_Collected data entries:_
- Opening Delimiter -
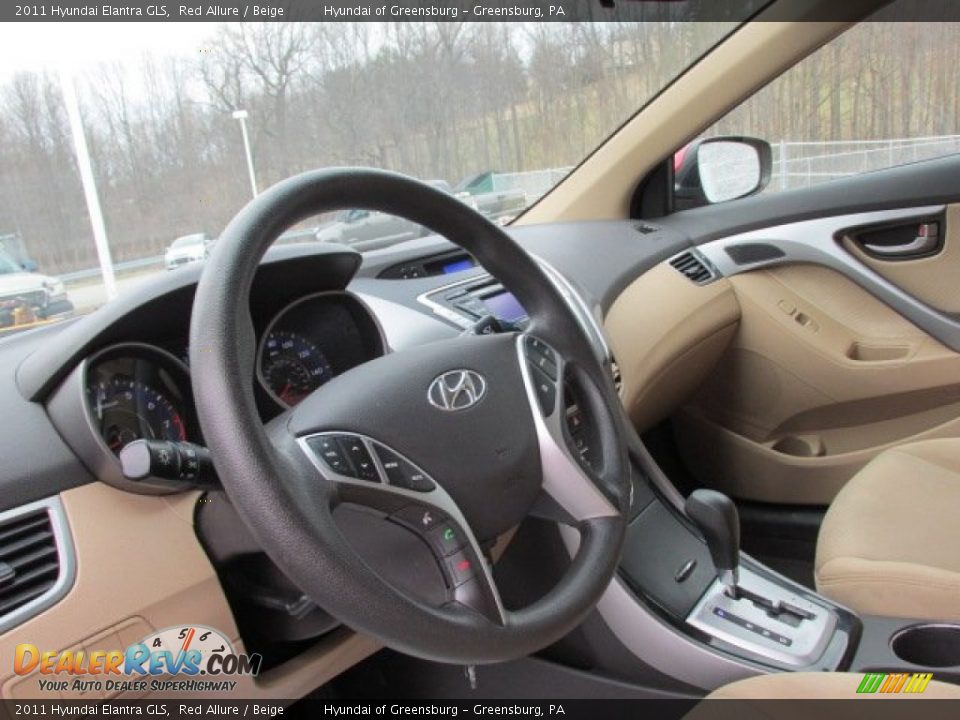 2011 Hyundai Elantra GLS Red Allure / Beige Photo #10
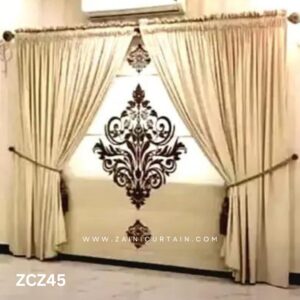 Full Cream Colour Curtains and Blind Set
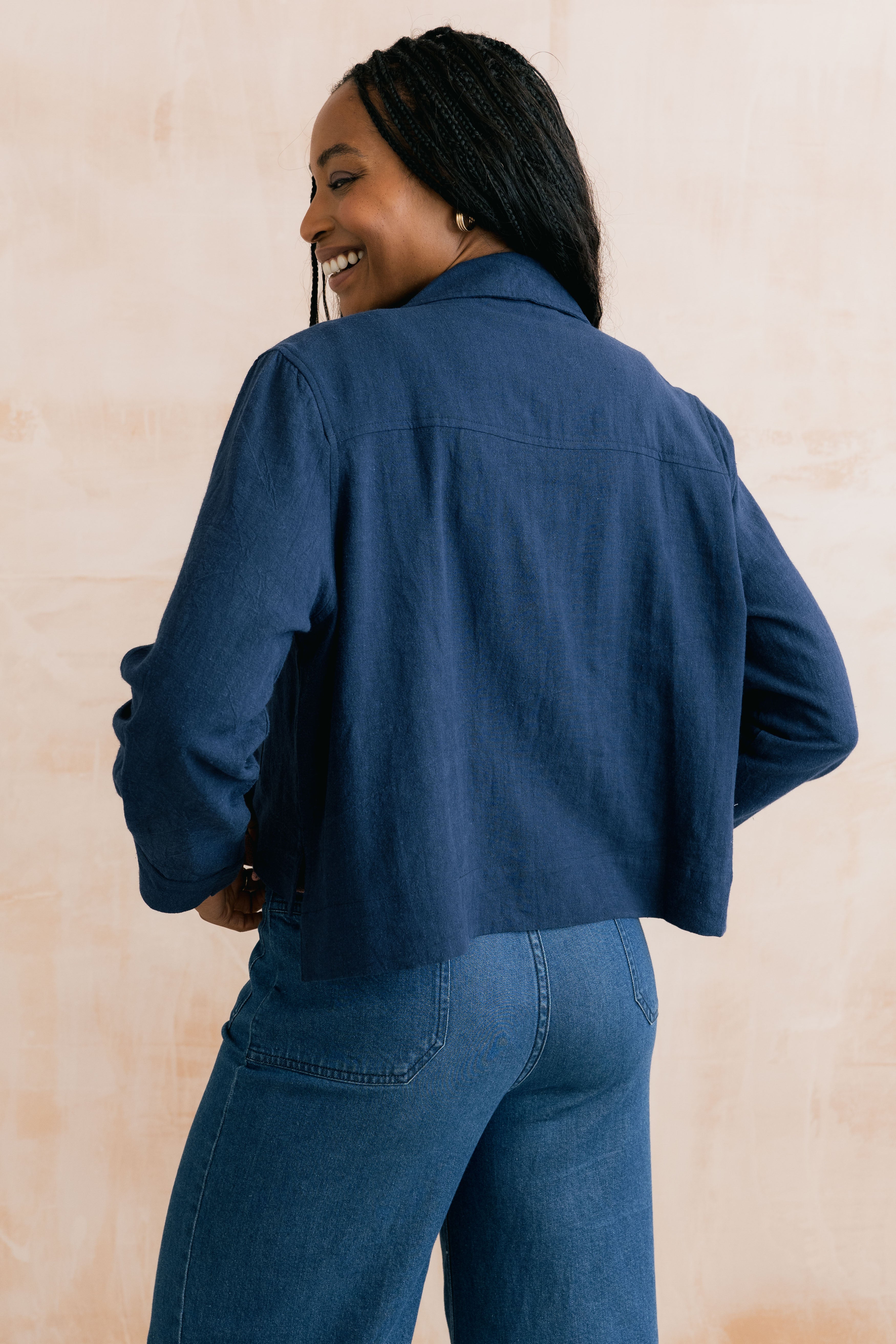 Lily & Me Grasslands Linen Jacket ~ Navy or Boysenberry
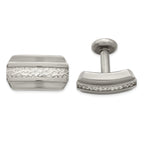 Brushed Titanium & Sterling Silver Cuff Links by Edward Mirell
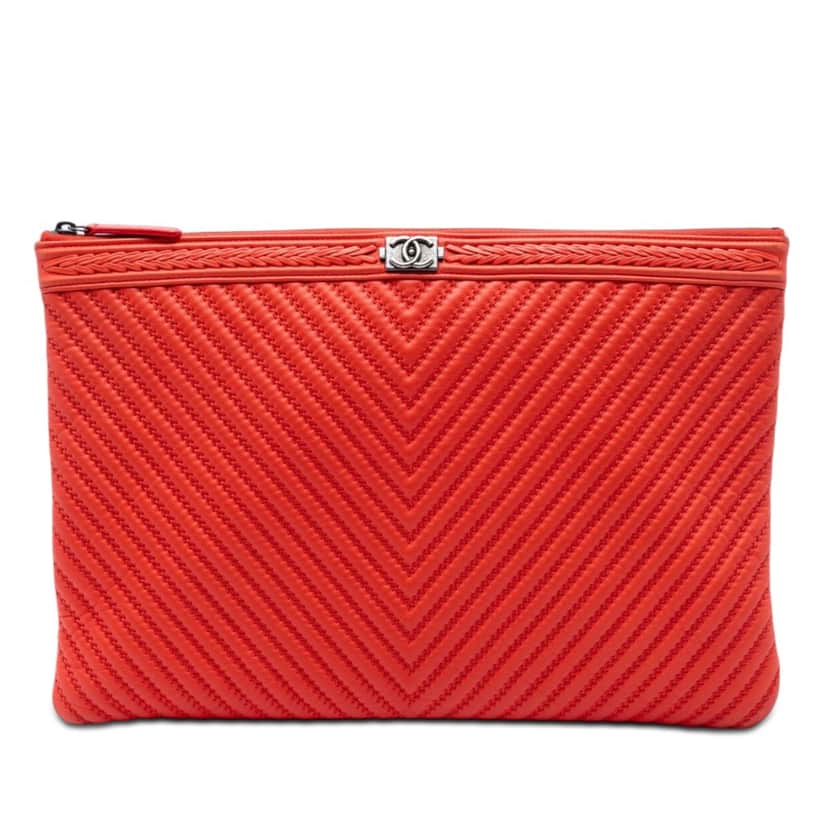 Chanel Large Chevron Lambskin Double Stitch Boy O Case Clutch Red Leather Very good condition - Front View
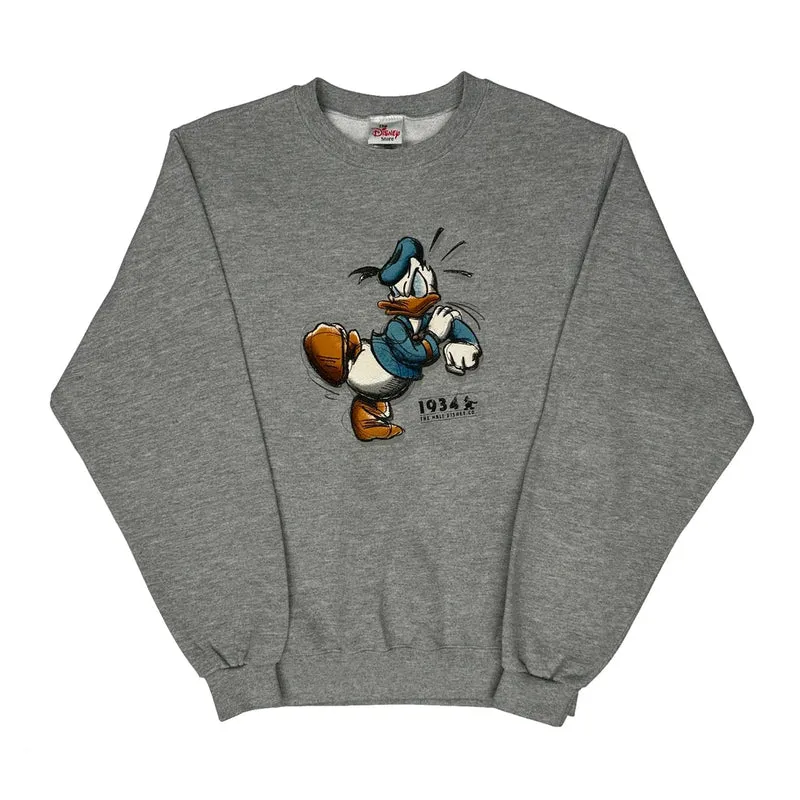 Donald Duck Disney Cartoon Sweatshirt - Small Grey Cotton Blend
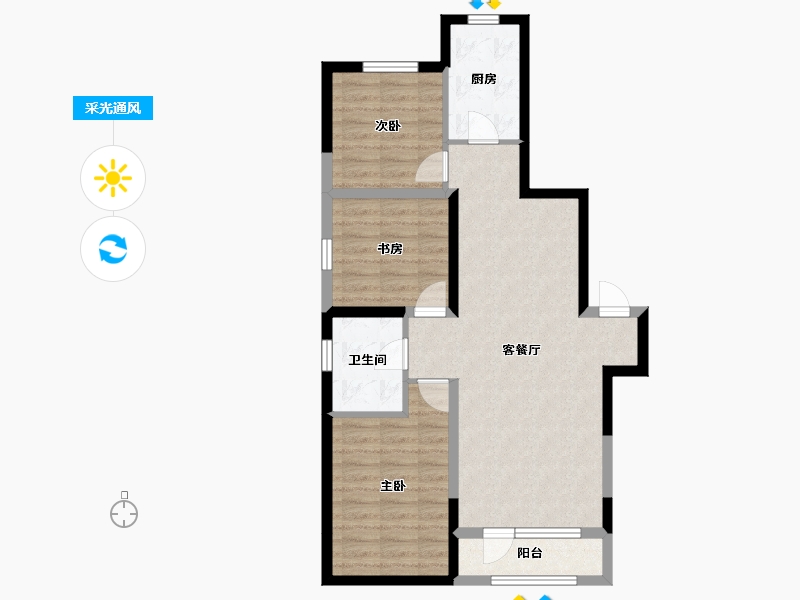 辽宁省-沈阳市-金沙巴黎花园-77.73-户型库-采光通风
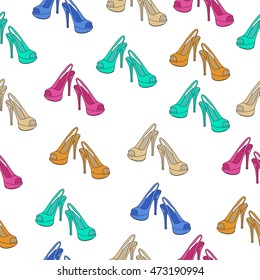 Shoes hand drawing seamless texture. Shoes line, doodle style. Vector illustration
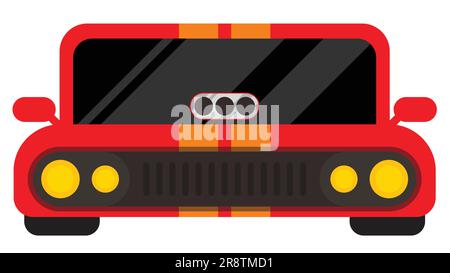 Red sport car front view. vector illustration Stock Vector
- Closing Delimiter -
_Task to carry out:_ Please reproduce every entry above exactly, but leave out the pictures.

_Your solution:_
 2011 Hyundai Elantra GLS Red Allure / Beige Photo #10
 Full Cream Colour Curtains and Blind Set
 Lily & Me Grasslands Linen Jacket ~ Navy or Boysenberry
 Brushed Titanium & Sterling Silver Cuff Links by Edward Mirell
 Chanel Large Chevron Lambskin Double Stitch Boy O Case Clutch Red Leather Very good condition - Front View
 Donald Duck Disney Cartoon Sweatshirt - Small Grey Cotton Blend
 辽宁省-沈阳市-金沙巴黎花园-77.73-户型库-采光通风
 Shoes hand drawing seamless texture. Shoes line, doodle style. Vector illustration
 Red sport car front view. vector illustration Stock Vector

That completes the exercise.